# Another name for pork butt?



## TheCook

Is there another name for pork butt?  I went to super walmart and scoped the meat section and didnt see anything called pork butt.

Thanks.


----------



## Finney

Boston butt = Boston roast = pork butt roast = pork shoulder Boston butt = Boston-style shoulder = Boston shoulder = Boston-style butt = fresh pork butt   

Notes:  This economical, rectangular roast is the cut of choice for pulled pork barbecue, since it's marbled with enough fat to keep the meat moist while cooking.  You can buy it bone-in or boneless.


----------



## TheCook

Thanks Fin.  Those dont sound familiar.  I did see Pork Roast and Pork Loin though.  I guess Pork Roast is it.  I didnt see anything with the word "butt" in it.

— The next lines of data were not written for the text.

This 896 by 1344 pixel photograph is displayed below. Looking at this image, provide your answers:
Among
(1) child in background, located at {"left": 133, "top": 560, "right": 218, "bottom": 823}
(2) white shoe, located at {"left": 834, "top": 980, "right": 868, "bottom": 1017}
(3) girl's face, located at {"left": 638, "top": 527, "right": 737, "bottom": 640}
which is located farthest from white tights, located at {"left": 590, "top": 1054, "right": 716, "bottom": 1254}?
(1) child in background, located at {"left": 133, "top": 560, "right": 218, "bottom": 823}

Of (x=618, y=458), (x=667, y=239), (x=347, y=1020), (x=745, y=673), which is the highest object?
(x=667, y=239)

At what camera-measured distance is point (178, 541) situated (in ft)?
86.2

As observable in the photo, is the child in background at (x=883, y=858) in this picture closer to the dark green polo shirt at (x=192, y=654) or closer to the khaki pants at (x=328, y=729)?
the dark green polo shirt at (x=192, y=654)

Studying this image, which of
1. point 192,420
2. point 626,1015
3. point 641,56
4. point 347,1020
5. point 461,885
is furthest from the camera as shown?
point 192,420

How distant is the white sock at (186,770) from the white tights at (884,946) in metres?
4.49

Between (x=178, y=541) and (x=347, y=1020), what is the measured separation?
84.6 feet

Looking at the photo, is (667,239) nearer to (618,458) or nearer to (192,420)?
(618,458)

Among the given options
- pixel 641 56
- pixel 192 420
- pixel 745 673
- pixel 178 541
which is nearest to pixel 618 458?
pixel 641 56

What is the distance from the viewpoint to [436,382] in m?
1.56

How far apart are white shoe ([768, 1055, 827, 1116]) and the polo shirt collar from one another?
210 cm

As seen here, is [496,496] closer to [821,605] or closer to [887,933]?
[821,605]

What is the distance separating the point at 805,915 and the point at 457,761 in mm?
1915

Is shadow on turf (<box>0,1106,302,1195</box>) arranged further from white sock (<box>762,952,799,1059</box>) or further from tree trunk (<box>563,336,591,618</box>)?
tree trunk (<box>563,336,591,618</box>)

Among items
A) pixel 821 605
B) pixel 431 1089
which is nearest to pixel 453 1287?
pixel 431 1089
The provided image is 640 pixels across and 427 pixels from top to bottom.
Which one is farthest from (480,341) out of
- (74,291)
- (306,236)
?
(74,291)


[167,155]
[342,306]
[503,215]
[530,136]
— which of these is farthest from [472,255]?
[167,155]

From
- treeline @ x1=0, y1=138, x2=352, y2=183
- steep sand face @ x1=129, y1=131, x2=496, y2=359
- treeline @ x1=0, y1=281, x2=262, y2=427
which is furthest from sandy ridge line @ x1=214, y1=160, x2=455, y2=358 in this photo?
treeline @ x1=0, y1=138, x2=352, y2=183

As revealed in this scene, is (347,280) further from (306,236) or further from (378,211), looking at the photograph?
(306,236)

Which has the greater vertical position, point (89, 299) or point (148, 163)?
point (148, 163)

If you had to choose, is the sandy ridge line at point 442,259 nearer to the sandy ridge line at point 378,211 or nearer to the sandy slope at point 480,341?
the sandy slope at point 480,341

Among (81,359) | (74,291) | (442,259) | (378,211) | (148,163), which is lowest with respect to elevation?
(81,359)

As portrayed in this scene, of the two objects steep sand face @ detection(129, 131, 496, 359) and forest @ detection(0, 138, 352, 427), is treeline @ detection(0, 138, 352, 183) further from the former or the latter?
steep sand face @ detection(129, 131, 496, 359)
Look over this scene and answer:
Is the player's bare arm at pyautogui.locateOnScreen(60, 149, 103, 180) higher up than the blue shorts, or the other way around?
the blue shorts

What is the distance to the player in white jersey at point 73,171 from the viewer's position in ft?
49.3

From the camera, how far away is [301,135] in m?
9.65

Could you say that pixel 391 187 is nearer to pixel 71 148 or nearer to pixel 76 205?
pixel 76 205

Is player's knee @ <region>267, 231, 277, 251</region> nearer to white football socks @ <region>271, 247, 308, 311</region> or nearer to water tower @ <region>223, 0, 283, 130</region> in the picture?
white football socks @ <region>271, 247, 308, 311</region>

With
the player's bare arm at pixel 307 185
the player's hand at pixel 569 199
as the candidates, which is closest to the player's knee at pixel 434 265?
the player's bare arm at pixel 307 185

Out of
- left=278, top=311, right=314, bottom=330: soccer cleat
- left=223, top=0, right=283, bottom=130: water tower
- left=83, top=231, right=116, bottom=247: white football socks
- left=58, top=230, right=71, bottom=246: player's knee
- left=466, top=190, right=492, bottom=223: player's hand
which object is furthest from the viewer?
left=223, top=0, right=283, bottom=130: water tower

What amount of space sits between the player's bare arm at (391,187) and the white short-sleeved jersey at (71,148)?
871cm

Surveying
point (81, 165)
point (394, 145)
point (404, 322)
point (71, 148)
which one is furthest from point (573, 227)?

My next smoker event (after my two briskets coming this Wed.) will be pork.  Those pulled pork w/ slaw sandwiches you guys talk about sound REALLY good!


----------



## TheCook

gjabo178 said:
			
		

> Word on the street is that Walmart sells meat that have been enhanced.
> You might want to steer clear of Walmart for your meat purchases...
> -Greg



Thanks for theheads up.


----------



## cleglue

I forgot what Walmart calls their boston butt.  Maybe shoulder butt.  Here is a site I found awhile back.

http://www.theotherwhitemeat.com/aspx/a ... ulder.aspx


----------



## Captain Morgan

just ask the butcher for pork shoulder or a butt section.  they know what it is.  The whole pork shoulder contains the butt and the picnic sections.
Both can be used for pulled pork, although a lot of people will slice
the picnic section.


----------



## Captain Morgan

There should be a button that rings a bell or buzzer...someone will come.
I promise you they'll know or find someone who does...it's not an exotic cut or anything.  Sam's club certainly has em cheaper.  got a membership to any big box stores?


----------